=== Extract to read ===

Section 1 – Basics
Who is building Matthew Turner?
Call of the Sea, is a public benefit 501(c)(3), non-profit, educational organization, which was founded in 1985 by Alan Olson.
Why are we building this ship?
To provide additional student capacity to our Marine Educational programs which provides hands-on experiential learning such as sailing, navigation, teamwork, ecology and STEAM (science, technology, engineering, art and mathematics). Our programs are designed to engage students in their local waters and inspire environmental stewardship.
Today the 82’ staysail schooner Seaward takes 4,000 young people per year sailing in San Francisco Bay. When complete, Matthew Turner will increase Call of the Sea’s capacity to 15,000 students each year.
How much will it cost and how is the project funded?
$6.5 M. We are mostly funded by donations and have raised $5.5 million thus far. Most donations are from individuals and range from $5.00 to over a million. No government funding is involved.
Volunteers donate 75% of the labor. Thus far, volunteers have logged almost 150,000 hours.
When did we begin and when will she be finished?
Construction began October 2013 and Matthew Turner was launched April 1, 2017.
Click to see the Construction Timeline.
We hope to ready for students by Fall 2018.
How did you get her in the water?
Bigge Construction will lift her onto a large custom moving dolly that will then be moved 400 yards to Army Corps of Engineers dock. The dolly, with Matthew Turner, will then be gently backed down the ramp an into the water at high tide.
Cranes will later be used to set Matthew Turner’s mast and bowsprit.
What age students will sail on Matthew Turner?
Our educational programs are primarily designed for young people 12 years old and up. We use credentialed educators, who provide accredited learning experiences.
How many students will be onboard each day trip? Tuition?
$40, scholarships are available
Will adults will also have sailing opportunities?
Yes. Periodically there will be day sails, sunset cruises and overnights. Matthew Turner will also be available for charters.
Occasionally there will be long distance, adventure travel cruises, to and from such destinations as Mexico, Hawaii and Tahiti.
Who will crew the Matthew Turner?
There will be a professional crew of 8, including a USCG licensed Captain and a USCG licensed Mate. There will be a Volunteer Crew Program where individuals, after being trained, tested and certified, will be able to serve as crew aboard Matthew Turner.
How many berths are there?
38, including 8 for the captain and crew.
Is Matthew Turner a replica?
No, but she is based on Matthew Turner’s brigantine Galilee.
Does she have cannons or a figurehead?
No, because these features were not characteristic of Matthew Turner’s ships.

=== Stored data ===

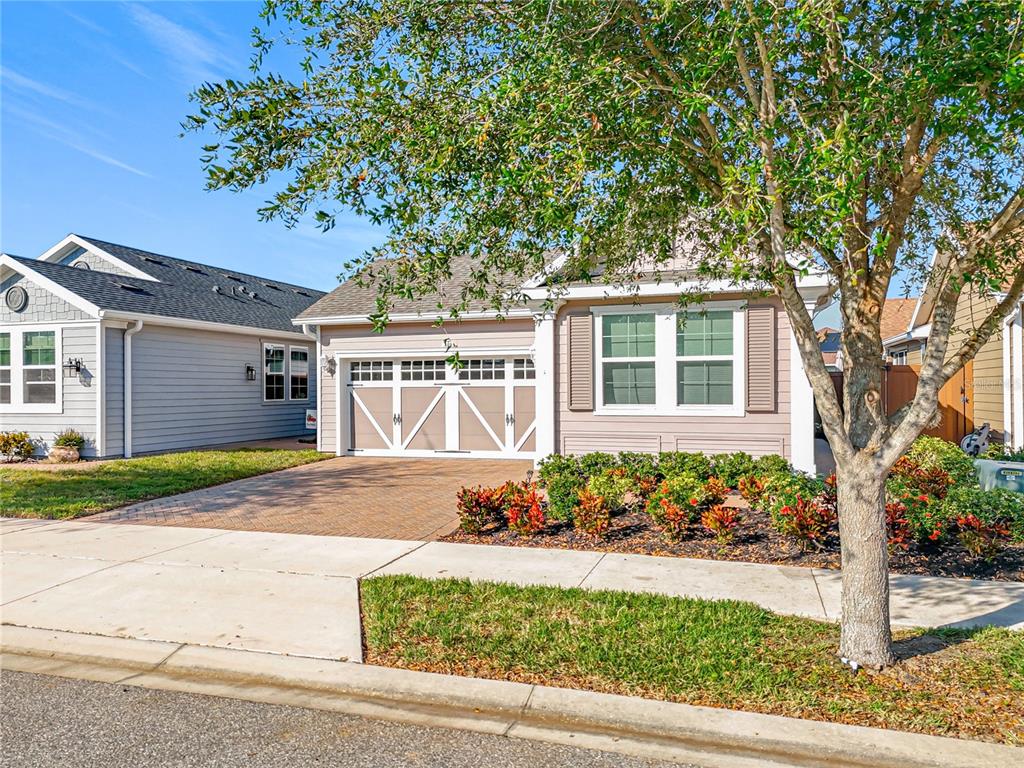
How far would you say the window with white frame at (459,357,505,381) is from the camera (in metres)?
14.7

===

## Set task 1
According to the Matthew Turner FAQ, on what date was the ship launched?
## Set task 2
Carry on the Matthew Turner FAQ from the point where it stops, adding the next few questions and answers.

## Task answer 1
April 1, 2017.

## Task answer 2
No pirates, no mock naval battles
Section 2 – History
Why is the name of our ship Matthew Turner?
Matthew Turner (1825-1909) was a San Francisco sea captain, marine architecture and shipbuilder. He constructed 228 vessels, of which 154 were built in his shipyard in Benicia. He built more sailing vessels than any other single shipbuilder in America, and can be considered the ‘granddaddy’ of big time wooden shipbuilding on the Pacific Coast.
The hull of Matthew Turner’s ships were exactly the opposite of what was the customary at that time, being long and sharp forward, lean and full on the waterline aft. Despite the predictions of skeptics that his ships would dive and pitch into the water, resulting in a very wet ride. his ships turned out to be very fast, stable and commercially successful.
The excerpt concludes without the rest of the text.